M. le Gall a également précisé à votre rapporteur spécial que la Cour nécessite des locaux spécifiques, susceptibles de garantir la confidentialité des auditions et de respecter l'anonymat des personnes interrogées. En outre, les bâtiments doivent être situés suffisamment près de la Cour de Cassation, du Conseil d'Etat, de l'Assemblée nationale et du Sénat, ce qui restreint le champ possible de son implantation. Cependant, en ce qui concerne les audiences des procès, elle peut user facilement des locaux du Palais de justice pour un coût modique. La seule contrainte réside donc dans la garantie de confidentialité. Enfin, M. Le Gall a précisé qu'un échange de lettres avait eu lieu entre la Cour, le ministre du budget et le bailleur, ce qui a permis la renégociation du loyer précitée.

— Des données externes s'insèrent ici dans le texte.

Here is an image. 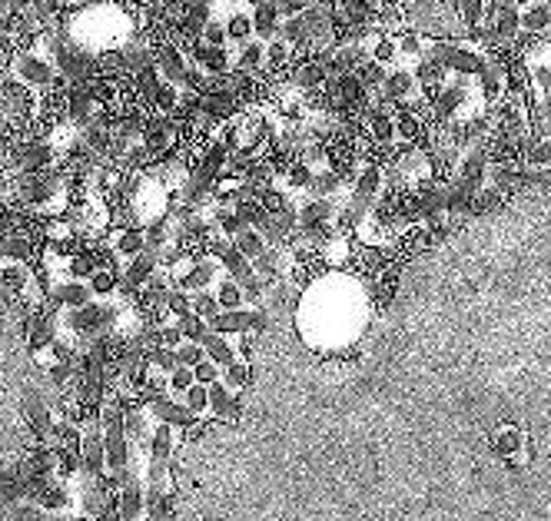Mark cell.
Here are the masks:
<instances>
[{
	"label": "cell",
	"instance_id": "1",
	"mask_svg": "<svg viewBox=\"0 0 551 521\" xmlns=\"http://www.w3.org/2000/svg\"><path fill=\"white\" fill-rule=\"evenodd\" d=\"M329 319H336L339 349L352 342L366 326V293L356 279L349 276H322L306 286V296L299 302V332L313 349L322 352Z\"/></svg>",
	"mask_w": 551,
	"mask_h": 521
},
{
	"label": "cell",
	"instance_id": "2",
	"mask_svg": "<svg viewBox=\"0 0 551 521\" xmlns=\"http://www.w3.org/2000/svg\"><path fill=\"white\" fill-rule=\"evenodd\" d=\"M127 44H130V20L123 14V7H117V0L113 4L87 7L77 17H70V47H77L80 54L90 57L93 50V54L113 57Z\"/></svg>",
	"mask_w": 551,
	"mask_h": 521
},
{
	"label": "cell",
	"instance_id": "3",
	"mask_svg": "<svg viewBox=\"0 0 551 521\" xmlns=\"http://www.w3.org/2000/svg\"><path fill=\"white\" fill-rule=\"evenodd\" d=\"M488 445L508 468H525L532 462V445H528V435L518 425H498Z\"/></svg>",
	"mask_w": 551,
	"mask_h": 521
},
{
	"label": "cell",
	"instance_id": "4",
	"mask_svg": "<svg viewBox=\"0 0 551 521\" xmlns=\"http://www.w3.org/2000/svg\"><path fill=\"white\" fill-rule=\"evenodd\" d=\"M14 74L20 77V83H27V87H44V90L57 80L54 67L37 54H20L14 60Z\"/></svg>",
	"mask_w": 551,
	"mask_h": 521
},
{
	"label": "cell",
	"instance_id": "5",
	"mask_svg": "<svg viewBox=\"0 0 551 521\" xmlns=\"http://www.w3.org/2000/svg\"><path fill=\"white\" fill-rule=\"evenodd\" d=\"M279 24H283V17H279L276 0H263L259 7H253V37L269 44L273 37H279Z\"/></svg>",
	"mask_w": 551,
	"mask_h": 521
},
{
	"label": "cell",
	"instance_id": "6",
	"mask_svg": "<svg viewBox=\"0 0 551 521\" xmlns=\"http://www.w3.org/2000/svg\"><path fill=\"white\" fill-rule=\"evenodd\" d=\"M236 67L243 70V74H253V70L266 67V40L259 37H249L246 44H239V54H236Z\"/></svg>",
	"mask_w": 551,
	"mask_h": 521
},
{
	"label": "cell",
	"instance_id": "7",
	"mask_svg": "<svg viewBox=\"0 0 551 521\" xmlns=\"http://www.w3.org/2000/svg\"><path fill=\"white\" fill-rule=\"evenodd\" d=\"M90 296H93L90 283H83V279H74V276H70V283H60L54 289V302H60V306H70V309L87 306Z\"/></svg>",
	"mask_w": 551,
	"mask_h": 521
},
{
	"label": "cell",
	"instance_id": "8",
	"mask_svg": "<svg viewBox=\"0 0 551 521\" xmlns=\"http://www.w3.org/2000/svg\"><path fill=\"white\" fill-rule=\"evenodd\" d=\"M226 27V40H236V44H246L253 37V10L249 7H236L230 17L223 20Z\"/></svg>",
	"mask_w": 551,
	"mask_h": 521
},
{
	"label": "cell",
	"instance_id": "9",
	"mask_svg": "<svg viewBox=\"0 0 551 521\" xmlns=\"http://www.w3.org/2000/svg\"><path fill=\"white\" fill-rule=\"evenodd\" d=\"M518 24L528 34H542V30L551 27V4H542V0H535V4H528L525 10H518Z\"/></svg>",
	"mask_w": 551,
	"mask_h": 521
},
{
	"label": "cell",
	"instance_id": "10",
	"mask_svg": "<svg viewBox=\"0 0 551 521\" xmlns=\"http://www.w3.org/2000/svg\"><path fill=\"white\" fill-rule=\"evenodd\" d=\"M203 349H206V356H210L216 366H230V362L236 359V349L230 346V336H220V332H213L210 329V336L203 339Z\"/></svg>",
	"mask_w": 551,
	"mask_h": 521
},
{
	"label": "cell",
	"instance_id": "11",
	"mask_svg": "<svg viewBox=\"0 0 551 521\" xmlns=\"http://www.w3.org/2000/svg\"><path fill=\"white\" fill-rule=\"evenodd\" d=\"M233 246L249 259V263H253V259L266 249V239H263V233H259V229L243 226V229H239V233L233 236Z\"/></svg>",
	"mask_w": 551,
	"mask_h": 521
},
{
	"label": "cell",
	"instance_id": "12",
	"mask_svg": "<svg viewBox=\"0 0 551 521\" xmlns=\"http://www.w3.org/2000/svg\"><path fill=\"white\" fill-rule=\"evenodd\" d=\"M213 293H216V302H220V309H239V306H246L243 286H239L233 276H220V283H216Z\"/></svg>",
	"mask_w": 551,
	"mask_h": 521
},
{
	"label": "cell",
	"instance_id": "13",
	"mask_svg": "<svg viewBox=\"0 0 551 521\" xmlns=\"http://www.w3.org/2000/svg\"><path fill=\"white\" fill-rule=\"evenodd\" d=\"M322 259L329 263V269H346L352 259V246L346 236H332L326 249H322Z\"/></svg>",
	"mask_w": 551,
	"mask_h": 521
},
{
	"label": "cell",
	"instance_id": "14",
	"mask_svg": "<svg viewBox=\"0 0 551 521\" xmlns=\"http://www.w3.org/2000/svg\"><path fill=\"white\" fill-rule=\"evenodd\" d=\"M143 508H147V502H143V492L140 485H120V518H140Z\"/></svg>",
	"mask_w": 551,
	"mask_h": 521
},
{
	"label": "cell",
	"instance_id": "15",
	"mask_svg": "<svg viewBox=\"0 0 551 521\" xmlns=\"http://www.w3.org/2000/svg\"><path fill=\"white\" fill-rule=\"evenodd\" d=\"M249 375H253V366H249V359H233L230 366H223V382L230 385L233 392H243L249 385Z\"/></svg>",
	"mask_w": 551,
	"mask_h": 521
},
{
	"label": "cell",
	"instance_id": "16",
	"mask_svg": "<svg viewBox=\"0 0 551 521\" xmlns=\"http://www.w3.org/2000/svg\"><path fill=\"white\" fill-rule=\"evenodd\" d=\"M183 405L190 409L196 419H200L203 412H210V385H203V382H193L190 389L183 392Z\"/></svg>",
	"mask_w": 551,
	"mask_h": 521
},
{
	"label": "cell",
	"instance_id": "17",
	"mask_svg": "<svg viewBox=\"0 0 551 521\" xmlns=\"http://www.w3.org/2000/svg\"><path fill=\"white\" fill-rule=\"evenodd\" d=\"M176 322H180V329H183V339H190V342H203L210 336V319H203L200 312H186V316H180Z\"/></svg>",
	"mask_w": 551,
	"mask_h": 521
},
{
	"label": "cell",
	"instance_id": "18",
	"mask_svg": "<svg viewBox=\"0 0 551 521\" xmlns=\"http://www.w3.org/2000/svg\"><path fill=\"white\" fill-rule=\"evenodd\" d=\"M87 283H90L93 296H110V293H117L120 273H117V269H93V276L87 279Z\"/></svg>",
	"mask_w": 551,
	"mask_h": 521
},
{
	"label": "cell",
	"instance_id": "19",
	"mask_svg": "<svg viewBox=\"0 0 551 521\" xmlns=\"http://www.w3.org/2000/svg\"><path fill=\"white\" fill-rule=\"evenodd\" d=\"M220 266L226 269V276H233V279H243V276L249 273V269H253V263H249V259H246L243 253H239L236 246L226 249L223 259H220Z\"/></svg>",
	"mask_w": 551,
	"mask_h": 521
},
{
	"label": "cell",
	"instance_id": "20",
	"mask_svg": "<svg viewBox=\"0 0 551 521\" xmlns=\"http://www.w3.org/2000/svg\"><path fill=\"white\" fill-rule=\"evenodd\" d=\"M176 359H180V366H196V362H203L206 359V349H203V342H190V339H183L180 346H176Z\"/></svg>",
	"mask_w": 551,
	"mask_h": 521
},
{
	"label": "cell",
	"instance_id": "21",
	"mask_svg": "<svg viewBox=\"0 0 551 521\" xmlns=\"http://www.w3.org/2000/svg\"><path fill=\"white\" fill-rule=\"evenodd\" d=\"M289 47L283 37H273L266 44V67H273V70H279V67H286V60H289Z\"/></svg>",
	"mask_w": 551,
	"mask_h": 521
},
{
	"label": "cell",
	"instance_id": "22",
	"mask_svg": "<svg viewBox=\"0 0 551 521\" xmlns=\"http://www.w3.org/2000/svg\"><path fill=\"white\" fill-rule=\"evenodd\" d=\"M166 312H170L173 319L186 316V312H193V296L183 293V289H173V293H166Z\"/></svg>",
	"mask_w": 551,
	"mask_h": 521
},
{
	"label": "cell",
	"instance_id": "23",
	"mask_svg": "<svg viewBox=\"0 0 551 521\" xmlns=\"http://www.w3.org/2000/svg\"><path fill=\"white\" fill-rule=\"evenodd\" d=\"M193 312H200L203 319H213L216 312H220V302H216V293H206V289H200V293H193Z\"/></svg>",
	"mask_w": 551,
	"mask_h": 521
},
{
	"label": "cell",
	"instance_id": "24",
	"mask_svg": "<svg viewBox=\"0 0 551 521\" xmlns=\"http://www.w3.org/2000/svg\"><path fill=\"white\" fill-rule=\"evenodd\" d=\"M193 375H196V382H203V385H213V382H220L223 379V369L216 366V362L206 356L203 362H196L193 366Z\"/></svg>",
	"mask_w": 551,
	"mask_h": 521
},
{
	"label": "cell",
	"instance_id": "25",
	"mask_svg": "<svg viewBox=\"0 0 551 521\" xmlns=\"http://www.w3.org/2000/svg\"><path fill=\"white\" fill-rule=\"evenodd\" d=\"M200 40H203V44H213V47H226V27H223V20H210V24L200 30Z\"/></svg>",
	"mask_w": 551,
	"mask_h": 521
},
{
	"label": "cell",
	"instance_id": "26",
	"mask_svg": "<svg viewBox=\"0 0 551 521\" xmlns=\"http://www.w3.org/2000/svg\"><path fill=\"white\" fill-rule=\"evenodd\" d=\"M193 382H196V375H193L190 366H176V369L170 372V392H180V395H183Z\"/></svg>",
	"mask_w": 551,
	"mask_h": 521
},
{
	"label": "cell",
	"instance_id": "27",
	"mask_svg": "<svg viewBox=\"0 0 551 521\" xmlns=\"http://www.w3.org/2000/svg\"><path fill=\"white\" fill-rule=\"evenodd\" d=\"M243 4H249V10H253V7H259V4H263V0H243Z\"/></svg>",
	"mask_w": 551,
	"mask_h": 521
}]
</instances>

Votre rapporteur spécial a pu constater la volonté des autorités de la Cour de faire avancer ce dossier à travers les éléments de réponse qui lui ont été communiqués. En revanche, il s'étonne que France Domaine n'ait pas encore donné suite au courrier du Président de la Cour et qu'il n'ait pas été en mesure de lui faire des propositions de relogement adéquates, à un coût acceptable. Il estime en effet que cette mission relève pleinement de France Domaine et non de la Cour. C'est pourquoi, il propose un amendement qui a pour objet de réduire la dotation de la Cour de justice de la République à hauteur de 200 000 euros. Cette réduction de crédits doit inciter la Cour et France Domaine à faire évoluer rapidement cette situation insatisfaisante. Il appartient à France Domaine d'effectuer des propositions de relogement adéquates, à un coût très inférieur au loyer actuel, aux autorités de la Cour de justice de la République, et ce dans les meilleurs délais.

Votre commission des finances sera donc particulièrement attentive aux démarches de France Domaine dans ce sens au cours des prochains mois, ainsi qu'aux simulations qui devront être réalisées concernant le coût d'un éventuel déménagement.